■ BRIEF:
Each line of the data that mentions the string "site" needs to be identified and copied.

■ MATERIAL FOR THIS TASK:
-- Opening Marker --

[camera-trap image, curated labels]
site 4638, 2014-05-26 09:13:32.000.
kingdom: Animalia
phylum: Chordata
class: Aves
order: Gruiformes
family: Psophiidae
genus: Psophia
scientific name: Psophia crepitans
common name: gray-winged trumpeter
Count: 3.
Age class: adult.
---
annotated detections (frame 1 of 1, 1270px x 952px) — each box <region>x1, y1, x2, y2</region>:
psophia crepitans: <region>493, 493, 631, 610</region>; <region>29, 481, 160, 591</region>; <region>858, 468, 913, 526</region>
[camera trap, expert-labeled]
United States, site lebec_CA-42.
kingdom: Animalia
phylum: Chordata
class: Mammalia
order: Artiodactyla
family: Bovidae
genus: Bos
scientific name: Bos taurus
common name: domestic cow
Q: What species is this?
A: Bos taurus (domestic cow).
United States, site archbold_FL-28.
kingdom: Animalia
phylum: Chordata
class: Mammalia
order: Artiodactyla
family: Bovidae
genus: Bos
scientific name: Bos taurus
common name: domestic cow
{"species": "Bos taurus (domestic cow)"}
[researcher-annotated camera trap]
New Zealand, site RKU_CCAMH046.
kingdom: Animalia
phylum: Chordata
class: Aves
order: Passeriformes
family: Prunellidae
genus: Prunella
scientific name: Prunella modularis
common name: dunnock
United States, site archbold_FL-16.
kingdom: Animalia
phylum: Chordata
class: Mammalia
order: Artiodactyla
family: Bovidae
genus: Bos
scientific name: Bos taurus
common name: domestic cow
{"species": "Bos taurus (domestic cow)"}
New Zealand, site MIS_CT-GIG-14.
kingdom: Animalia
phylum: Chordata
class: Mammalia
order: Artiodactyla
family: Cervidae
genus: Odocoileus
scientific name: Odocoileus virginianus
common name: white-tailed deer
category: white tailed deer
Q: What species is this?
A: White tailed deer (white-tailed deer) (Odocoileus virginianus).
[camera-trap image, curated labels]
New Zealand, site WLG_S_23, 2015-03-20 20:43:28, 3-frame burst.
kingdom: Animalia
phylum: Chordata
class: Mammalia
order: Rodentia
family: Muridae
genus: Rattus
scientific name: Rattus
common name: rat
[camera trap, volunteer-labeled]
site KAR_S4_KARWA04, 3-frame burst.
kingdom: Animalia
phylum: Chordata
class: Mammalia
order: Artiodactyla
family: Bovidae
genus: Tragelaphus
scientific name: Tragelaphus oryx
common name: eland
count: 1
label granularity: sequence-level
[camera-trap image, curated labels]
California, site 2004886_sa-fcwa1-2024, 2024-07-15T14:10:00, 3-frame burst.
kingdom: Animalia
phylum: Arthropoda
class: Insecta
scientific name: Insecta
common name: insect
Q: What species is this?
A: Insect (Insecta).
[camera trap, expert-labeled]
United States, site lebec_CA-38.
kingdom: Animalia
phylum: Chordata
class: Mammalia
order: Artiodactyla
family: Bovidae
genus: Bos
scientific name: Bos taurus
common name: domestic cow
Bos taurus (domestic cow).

-- Closing Marker --

■ RESPONSE:
site 4638, 2014-05-26 09:13:32.000.
United States, site lebec_CA-42.
United States, site archbold_FL-28.
New Zealand, site RKU_CCAMH046.
United States, site archbold_FL-16.
New Zealand, site MIS_CT-GIG-14.
New Zealand, site WLG_S_23, 2015-03-20 20:43:28, 3-frame burst.
site KAR_S4_KARWA04, 3-frame burst.
California, site 2004886_sa-fcwa1-2024, 2024-07-15T14:10:00, 3-frame burst.
United States, site lebec_CA-38.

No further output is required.